BY DAVID MIN
Recently, two events have surfaced in the news that should be deeply troubling to all of us. First, former drug czar and current conservative commentator William Bennett announced that, with the support of some of his hard-line neo-conservative benefactors, he would be creating the “Americans for Victory Over Terrorism” (AVOT), an organization whose goal is to “sustain and strengthen American public opinion as the war on terrorism moves forward.” How they hope to accomplish this is not entirely clear, but at least part of the equation involves naming and attacking those with the temerity to criticize the president and his administration. As a start, Bennett, in a McCarthy-esque play, denounced the “professional and amateur critics of America,” naming, among others, Maxine Waters, Jimmy Carter and the editor of Harper’s Magazine as essentially enemies of the State.
This is really a continuation of the policies of the current administration and its allies, begun well before 9/11, in being actively hostile to its critics. From the early days of Bush’s campaign through his ascension to the White House, the Bush advisors have clearly taken a hard line on excising and marginalizing reporters who have been overly critical. And in the wake of 9/11 and our subsequent military actions in Afghanistan, it seems pretty obvious that that there has been a concerted effort by certain elements of the Right to clamp down on dissent.

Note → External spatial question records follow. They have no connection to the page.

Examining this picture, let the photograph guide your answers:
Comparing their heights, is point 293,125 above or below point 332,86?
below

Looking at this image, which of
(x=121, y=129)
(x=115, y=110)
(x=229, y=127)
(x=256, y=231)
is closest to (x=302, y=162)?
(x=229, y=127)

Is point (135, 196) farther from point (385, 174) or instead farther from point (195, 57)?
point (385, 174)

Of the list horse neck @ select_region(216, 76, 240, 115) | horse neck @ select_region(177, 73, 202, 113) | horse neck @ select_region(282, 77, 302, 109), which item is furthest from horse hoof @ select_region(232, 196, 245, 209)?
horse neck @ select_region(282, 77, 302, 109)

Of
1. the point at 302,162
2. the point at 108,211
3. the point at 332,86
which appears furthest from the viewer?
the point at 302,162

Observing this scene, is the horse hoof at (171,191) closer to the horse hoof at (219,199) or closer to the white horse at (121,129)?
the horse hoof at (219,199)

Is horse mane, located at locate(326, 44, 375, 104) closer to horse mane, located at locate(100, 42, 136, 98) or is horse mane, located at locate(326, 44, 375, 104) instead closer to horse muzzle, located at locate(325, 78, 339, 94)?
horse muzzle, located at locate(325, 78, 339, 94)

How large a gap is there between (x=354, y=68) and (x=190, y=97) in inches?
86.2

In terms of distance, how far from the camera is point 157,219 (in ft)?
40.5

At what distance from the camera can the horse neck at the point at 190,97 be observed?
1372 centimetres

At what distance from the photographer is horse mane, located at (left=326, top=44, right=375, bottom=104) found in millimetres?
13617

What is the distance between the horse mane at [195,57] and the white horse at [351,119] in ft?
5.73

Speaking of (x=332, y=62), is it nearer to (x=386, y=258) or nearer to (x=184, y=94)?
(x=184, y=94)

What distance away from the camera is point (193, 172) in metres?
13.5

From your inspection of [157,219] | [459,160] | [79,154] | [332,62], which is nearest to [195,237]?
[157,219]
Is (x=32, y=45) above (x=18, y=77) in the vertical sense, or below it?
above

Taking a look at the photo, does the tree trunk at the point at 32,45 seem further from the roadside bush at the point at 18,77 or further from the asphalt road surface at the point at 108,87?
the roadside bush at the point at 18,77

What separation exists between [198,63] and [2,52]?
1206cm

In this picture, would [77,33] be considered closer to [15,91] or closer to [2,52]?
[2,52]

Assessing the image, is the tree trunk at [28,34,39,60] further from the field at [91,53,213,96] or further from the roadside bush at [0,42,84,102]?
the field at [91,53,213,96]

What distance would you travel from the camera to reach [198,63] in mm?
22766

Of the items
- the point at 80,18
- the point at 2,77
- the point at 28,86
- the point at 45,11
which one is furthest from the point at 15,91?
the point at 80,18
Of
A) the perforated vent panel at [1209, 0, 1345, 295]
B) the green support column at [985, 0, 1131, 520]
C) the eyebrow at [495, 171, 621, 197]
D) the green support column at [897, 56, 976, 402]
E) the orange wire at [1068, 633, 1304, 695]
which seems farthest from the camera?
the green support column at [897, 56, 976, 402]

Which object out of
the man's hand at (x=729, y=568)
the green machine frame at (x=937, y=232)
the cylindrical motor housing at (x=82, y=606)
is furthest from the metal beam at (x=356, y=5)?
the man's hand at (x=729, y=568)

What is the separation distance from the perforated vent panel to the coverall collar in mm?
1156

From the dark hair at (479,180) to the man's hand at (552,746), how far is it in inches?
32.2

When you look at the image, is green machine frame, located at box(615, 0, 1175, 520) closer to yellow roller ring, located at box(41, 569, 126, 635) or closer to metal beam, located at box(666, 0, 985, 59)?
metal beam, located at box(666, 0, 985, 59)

For example, recall the acerbic and despicable attacks on Tom Daschle when he stated, “Clearly, we’ve got to find … Osama bin Laden, and we’ve got to find other key leaders of the Al Qaeda network, or we will have failed. I think that it’s critical that we keep the pressure on … But we’re not safe until we have broken the back of Al Qaeda. And we haven’t done that yet … I think there is expansion without at least a clear direction today, but we will continue to ask the questions required to better understand that direction.”
Among the cacophony of responses to these mild-mannered and relatively uncontroversial statements were those of Trent Lott (“How dare Sen. Daschle criticize President Bush while we are fighting our war on terrorism — especially when we have troops in the field?”), Tom Davis (“[Daschle] is giving aid and comfort to our enemies”) and the unusually reticent Tom DeLay (“disgusting”). Perhaps it should be noted that all of the aforementioned patriots, along with Mr. Bennett, managed to avoid serving in Vietnam (e.g., http://www.houstonpress.com/iss-ues/1999-01-07/columns2.html/1/index.html, where Tom DeLay once stated that he and Dan Quayle were effectively prevented from serving because of the phenomenon of young minorities enlisting en masse so as to escape the ghettos).
The second event of note is the D.C. Circuit’s ruling in late February to vacate FCC rules on media ownership diversity. Most analysts expect this to lead to a further consolidation of the television media industry, in line with the trend of consolidation in other media outlets, such as radio and print. It was no secret that current FCC Chair Michael Powell, appointed by President Bush, was a heavy critic of these rules, and a strong proponent of deregulation in broadcasting.
Without getting into the economic and consumer implications of media consolidation, one might doubt the wisdom of allowing such intense media consolidation, from the perspective of preserving our democratic institutions (e.g., 10 companies account for 51 percent of the nation’s newspaper circulation, this concentration has been accelerating over the last decade). When the media is controlled by a few institutions, the potential for manipulation, censorship and propagandizing is obviously much higher than when media ownership is decentralized. To be sure, there is a contentious debate between the right and the left as to the general desirability of heavy deregulation, but we might legitimately ask whether this economic debate ought to translate whole-cloth into the realm of the media, which has traditionally been viewed, by both “conservatives” and “liberals” as a necessary political institution.
Certainly, when we measure other countries’ commitment to democracy, one of the key indices we use is freedom of press and dissent. And yet today, in our country, we have two intertwined factions promoting two agendas that may have an extraordinarily negative effect on free press and dissent: the “neo-con” hawks who are seeking to, by their own admission, bully all those who disagree with them into submission and silence, and the deregulation cheerleaders who are methodically breaking down all the barriers to monopolistic or oligarchic control of the Fourth Estate.
This is dangerous to our democracy. We might do well to remember that the Fascists and Communists recognized that control of the media and silence of dissent were prerequisites to control of the State, and sought to achieve these before imposing their agendas on an unwilling populace. Immediately after the 9/11 attacks, a presentation to President Bush was made by one of his security advisors, which presented a chart with “Security” on the Y-Axis, and “Freedom” on the X-Axis, with a line drawn indicating an inverse relationship. We would be wise to contemplate why it is that we love and cherish our country and society, and to what extent we are willing to sacrifice these characteristics for increased security.